Moore machine vs Mealy machine in Verilog - Performance Comparison
We want to see how the time to run Moore and Mealy machines changes as inputs grow.
How does the design affect the number of steps the machine takes?
Analyze the time complexity of the following Verilog Moore and Mealy machine snippets.
// Moore machine example
always @(posedge clk) begin
state <= next_state;
output_signal <= state_output;
end
// Mealy machine example
always @(posedge clk) begin
state <= next_state;
output_signal <= output_logic(input_signal, state);
end
These snippets show how outputs depend on state only (Moore) or state and input (Mealy).
Both machines update state and output every clock cycle.
- Primary operation: State update and output assignment on each clock edge.
- How many times: Once per clock cycle, repeated for each input event.
Each input triggers one state and output update, so operations grow linearly with input size.

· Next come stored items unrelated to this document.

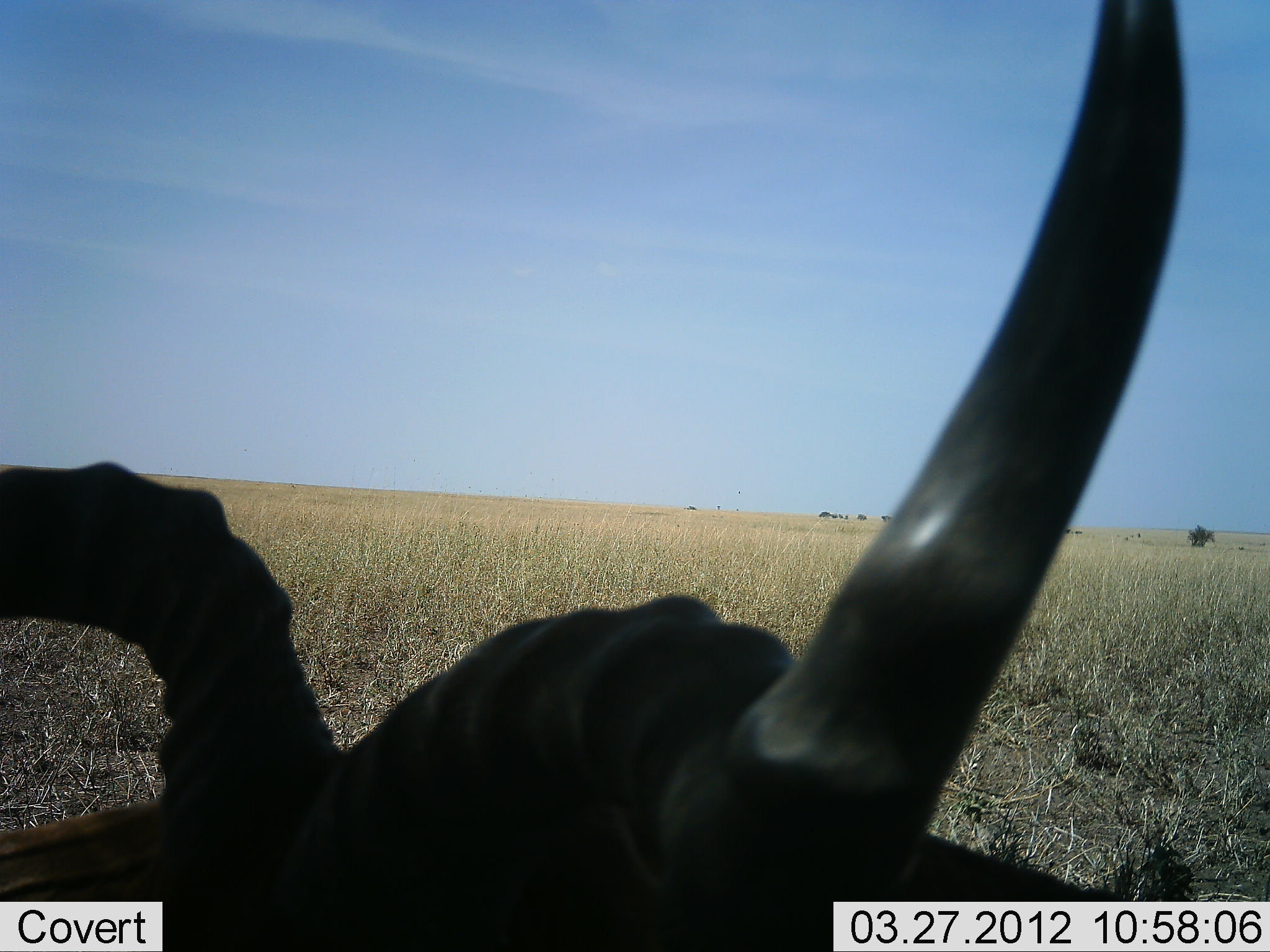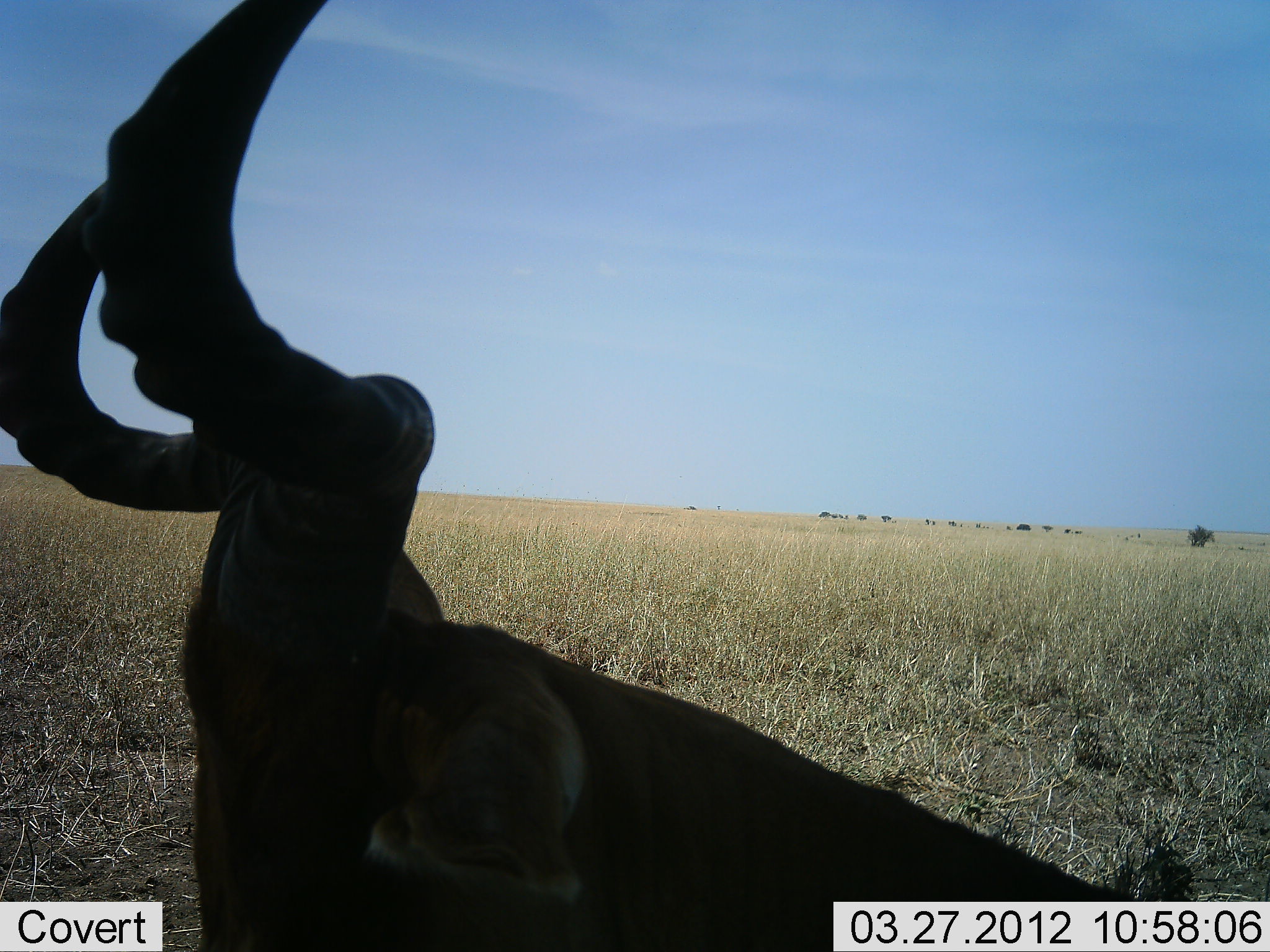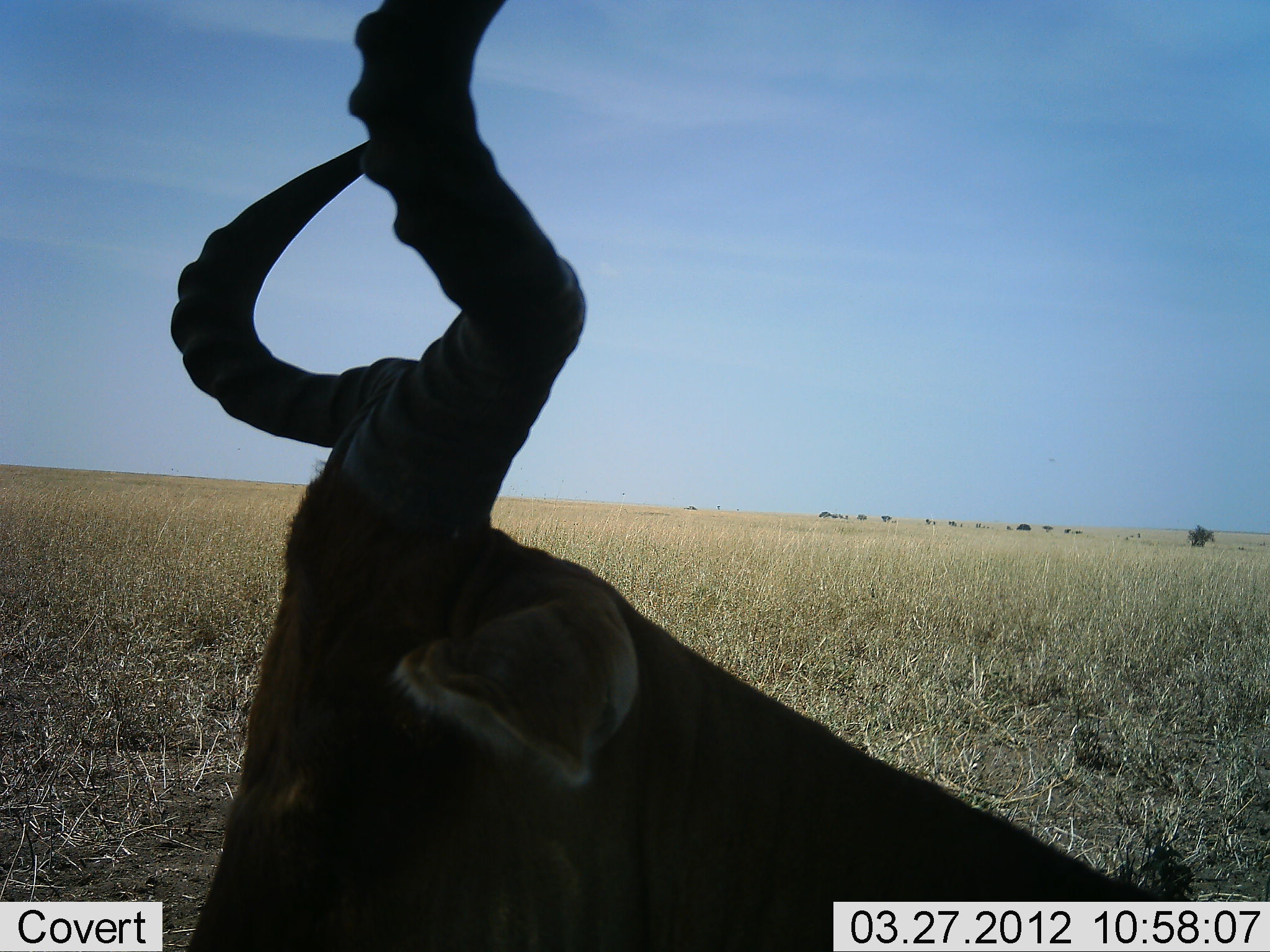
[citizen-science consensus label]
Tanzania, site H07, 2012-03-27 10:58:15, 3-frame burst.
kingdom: Animalia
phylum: Chordata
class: Mammalia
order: Artiodactyla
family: Bovidae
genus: Alcelaphus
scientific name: Alcelaphus buselaphus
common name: hartebeest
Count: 1.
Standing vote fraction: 35%.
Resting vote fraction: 50%.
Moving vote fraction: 10%.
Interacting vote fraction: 0%.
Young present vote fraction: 0%.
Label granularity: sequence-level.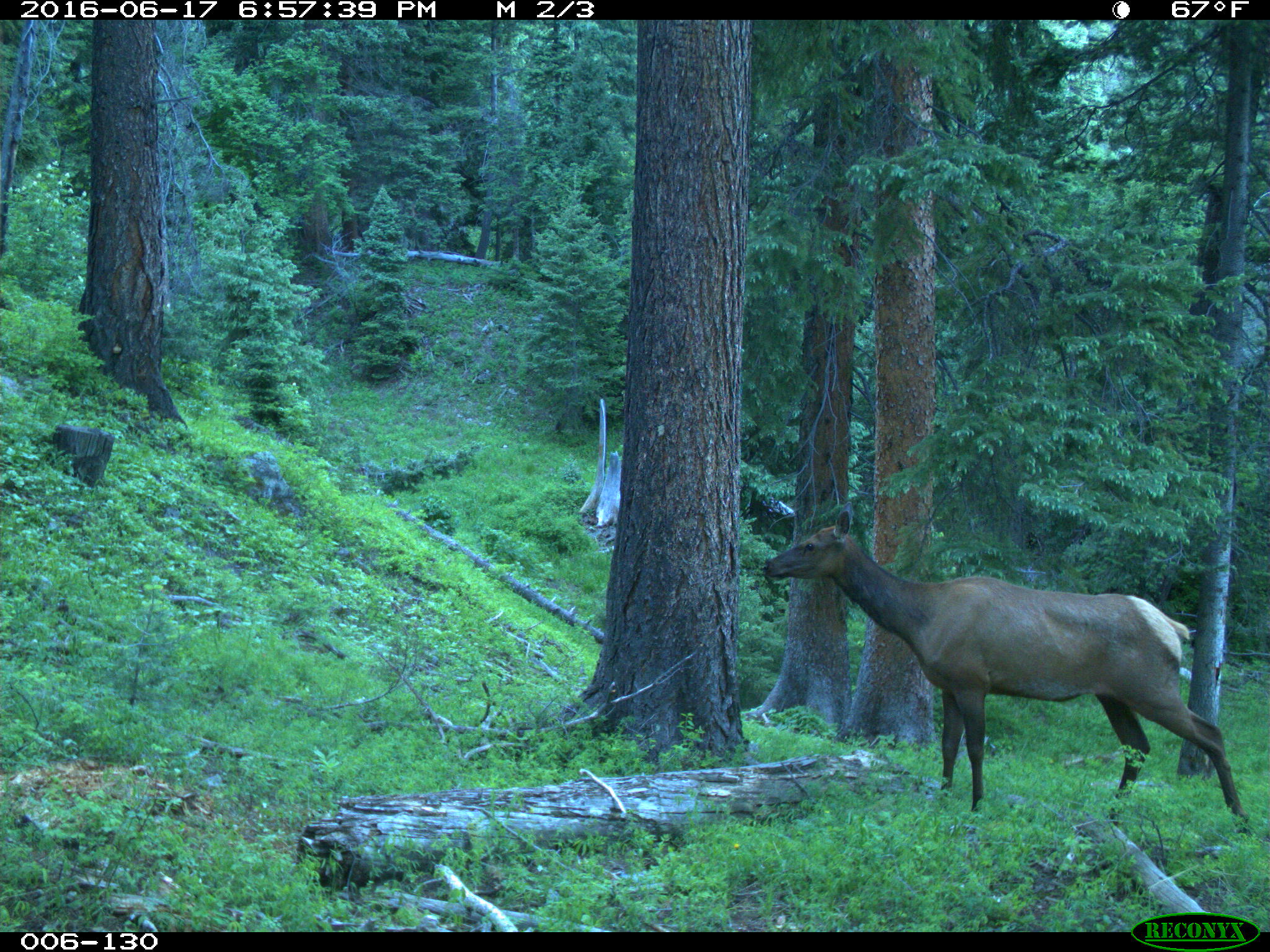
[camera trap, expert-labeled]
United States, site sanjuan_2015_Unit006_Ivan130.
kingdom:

| Input Size (n) | Approx. Operations |
|---|---|
| 10 | 10 state and output updates |
| 100 | 100 state and output updates |
| 1000 | 1000 state and output updates |
Pattern observation: Operations increase directly with input size, no extra loops inside.
Time Complexity: O(n)
This means the time grows in a straight line as inputs increase, one step per input.
[X] Wrong: "Mealy machines are always faster because outputs change immediately."
[OK] Correct: Both machines update outputs every clock cycle, so speed depends on clock, not output logic style.
Understanding how Moore and Mealy machines handle inputs helps you explain timing and design choices clearly in real projects.
"What if the Mealy machine had multiple inputs changing asynchronously? How would that affect time complexity?"